REVERSED AND REMANDED.
TOAL, C.J., PLEICONES, KITTREDGE and HEARN, JJ., concur.
 Three organizations, the South Carolina Association for Justice, the South Carolina Injured Workers’ Advocates, and the South Carolina Appleseed Legal Justice Center, filed a joint Brief of Amici Curiae in support of the petition for rehearing, and we granted their motion to participate in oral argument. An Amicus Brief opposing the petition was filed by the South Carolina Self-Insurers Association, Inc.
 See S.C. Code Ann. § 19-1-150 (Supp. 2009) (stating this table must be used to establish the life expectancy of a person in a civil action or other litigation and must be received by all courts and all persons having the power to determine evidence, along with other evidence as to the person’s health, constitution, and habits).

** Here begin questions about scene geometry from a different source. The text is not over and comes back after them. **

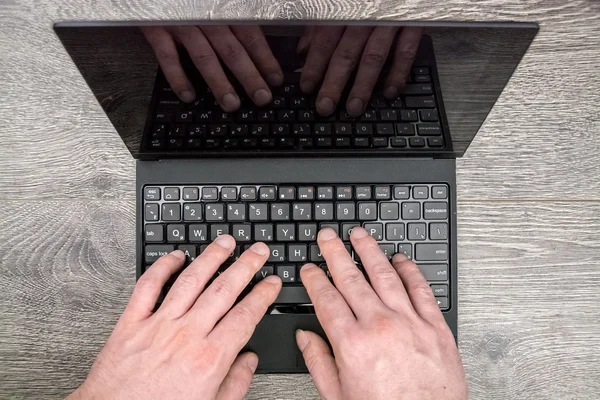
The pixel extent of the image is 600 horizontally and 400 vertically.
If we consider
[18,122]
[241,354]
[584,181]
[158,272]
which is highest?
[18,122]

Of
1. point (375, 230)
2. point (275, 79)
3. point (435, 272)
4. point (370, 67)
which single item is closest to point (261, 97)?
point (275, 79)

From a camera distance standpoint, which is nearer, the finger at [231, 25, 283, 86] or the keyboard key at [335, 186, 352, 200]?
the finger at [231, 25, 283, 86]

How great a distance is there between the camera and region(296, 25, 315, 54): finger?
1.56ft

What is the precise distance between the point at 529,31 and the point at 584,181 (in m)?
0.38

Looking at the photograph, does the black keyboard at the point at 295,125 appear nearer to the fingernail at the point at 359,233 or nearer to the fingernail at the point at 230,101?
the fingernail at the point at 230,101

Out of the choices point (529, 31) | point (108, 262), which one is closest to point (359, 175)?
point (529, 31)

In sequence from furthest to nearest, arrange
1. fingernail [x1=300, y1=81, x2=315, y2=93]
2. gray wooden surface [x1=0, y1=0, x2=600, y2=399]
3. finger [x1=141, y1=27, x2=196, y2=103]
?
gray wooden surface [x1=0, y1=0, x2=600, y2=399] → fingernail [x1=300, y1=81, x2=315, y2=93] → finger [x1=141, y1=27, x2=196, y2=103]

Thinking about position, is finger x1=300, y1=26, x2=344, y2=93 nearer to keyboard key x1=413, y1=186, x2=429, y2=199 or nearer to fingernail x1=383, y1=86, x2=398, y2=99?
fingernail x1=383, y1=86, x2=398, y2=99

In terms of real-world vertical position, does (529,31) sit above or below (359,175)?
above

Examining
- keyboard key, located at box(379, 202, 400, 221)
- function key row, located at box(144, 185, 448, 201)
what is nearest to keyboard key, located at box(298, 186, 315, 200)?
function key row, located at box(144, 185, 448, 201)

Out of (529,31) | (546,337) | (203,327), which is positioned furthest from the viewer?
(546,337)

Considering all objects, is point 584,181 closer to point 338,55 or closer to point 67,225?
point 338,55

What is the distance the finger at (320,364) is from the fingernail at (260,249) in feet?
0.41

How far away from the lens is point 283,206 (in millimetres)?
658
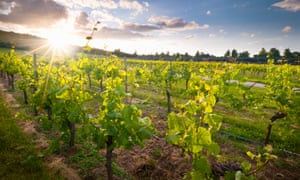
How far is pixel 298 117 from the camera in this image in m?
3.95

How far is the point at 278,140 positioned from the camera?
516cm

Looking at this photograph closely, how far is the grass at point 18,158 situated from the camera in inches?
128

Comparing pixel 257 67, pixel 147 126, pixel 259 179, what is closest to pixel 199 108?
pixel 147 126

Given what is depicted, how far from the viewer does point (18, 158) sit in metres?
3.75

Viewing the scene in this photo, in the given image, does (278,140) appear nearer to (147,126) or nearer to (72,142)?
(147,126)

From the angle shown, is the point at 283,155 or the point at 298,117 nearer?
the point at 298,117

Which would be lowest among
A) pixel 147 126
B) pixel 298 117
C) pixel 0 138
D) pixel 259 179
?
pixel 259 179

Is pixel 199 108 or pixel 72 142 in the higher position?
pixel 199 108

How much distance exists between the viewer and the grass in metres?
3.26

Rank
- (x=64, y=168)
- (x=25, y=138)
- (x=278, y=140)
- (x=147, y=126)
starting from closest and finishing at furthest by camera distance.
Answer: (x=147, y=126), (x=64, y=168), (x=25, y=138), (x=278, y=140)

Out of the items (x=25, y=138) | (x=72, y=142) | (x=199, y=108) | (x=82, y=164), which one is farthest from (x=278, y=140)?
(x=25, y=138)

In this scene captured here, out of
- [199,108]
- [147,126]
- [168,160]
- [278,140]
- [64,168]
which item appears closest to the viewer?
[199,108]

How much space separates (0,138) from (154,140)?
3886 mm

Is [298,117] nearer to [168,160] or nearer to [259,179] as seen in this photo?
[259,179]
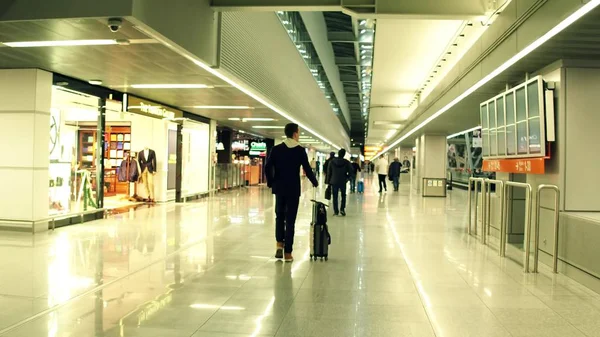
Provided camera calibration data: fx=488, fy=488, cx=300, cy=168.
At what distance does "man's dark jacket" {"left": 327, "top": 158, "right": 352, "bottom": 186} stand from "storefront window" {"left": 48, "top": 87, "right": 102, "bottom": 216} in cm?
579

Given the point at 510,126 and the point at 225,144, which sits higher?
the point at 225,144

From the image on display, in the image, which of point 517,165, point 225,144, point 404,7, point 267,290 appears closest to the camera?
point 267,290

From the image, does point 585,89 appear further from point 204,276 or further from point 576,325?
point 204,276

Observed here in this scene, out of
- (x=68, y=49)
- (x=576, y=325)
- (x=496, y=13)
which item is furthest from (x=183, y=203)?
(x=576, y=325)

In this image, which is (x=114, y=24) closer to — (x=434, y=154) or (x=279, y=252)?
(x=279, y=252)

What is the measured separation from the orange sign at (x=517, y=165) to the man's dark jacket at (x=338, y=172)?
3.88m

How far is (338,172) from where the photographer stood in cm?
1298

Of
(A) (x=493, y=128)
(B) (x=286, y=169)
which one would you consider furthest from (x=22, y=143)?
(A) (x=493, y=128)

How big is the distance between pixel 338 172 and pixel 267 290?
8038 millimetres

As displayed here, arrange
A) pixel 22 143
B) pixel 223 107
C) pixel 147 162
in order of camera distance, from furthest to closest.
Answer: pixel 147 162 → pixel 223 107 → pixel 22 143

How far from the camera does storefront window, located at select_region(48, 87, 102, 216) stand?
33.0ft

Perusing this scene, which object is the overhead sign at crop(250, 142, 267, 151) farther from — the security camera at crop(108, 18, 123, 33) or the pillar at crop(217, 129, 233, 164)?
the security camera at crop(108, 18, 123, 33)

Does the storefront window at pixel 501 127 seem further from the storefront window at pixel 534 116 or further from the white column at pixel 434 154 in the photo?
the white column at pixel 434 154

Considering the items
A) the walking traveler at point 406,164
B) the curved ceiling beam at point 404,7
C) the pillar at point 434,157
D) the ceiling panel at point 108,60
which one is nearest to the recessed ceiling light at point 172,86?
the ceiling panel at point 108,60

 See generally Kolle v. State, 386 S.C. 578, 690 S.E.2d 73 (2010) (finding the State’s argument regarding standing was not preserved where it was not raised at the PCR hearing, but was raised in a motion for reconsideration); Michael P. v. Greenville County Dep’t of Soc. Servs., 385 S.C. 407, 413 n.4, 684 S.E.2d 211, 214 n.4 (Ct. App. 2009) (noting some of the appellants’ arguments in support of standing were not preserved for consideration on appeal because they were not raised to and ruled upon by the family court); A Fast Photo Express, Inc. v. First Nat’l Bank of Chicago, 369 S.C. 80, 630 S.E.2d 285 (Ct. App. 2006) (discussing whether the issue of standing was properly preserved for appeal and concluding the issue was preserved because it was both raised to and ruled upon by the master-in-equity).
 See Pressley v. REA Constr. Co., 374 S.C. 283, 288, 648 S.E.2d 301, 303 (Ct. App. 2007) (stating “ordinarily, the construction of a statute by an agency charged with its administration will be accorded the most respectful deference and will not be overruled absent compelling reasons”).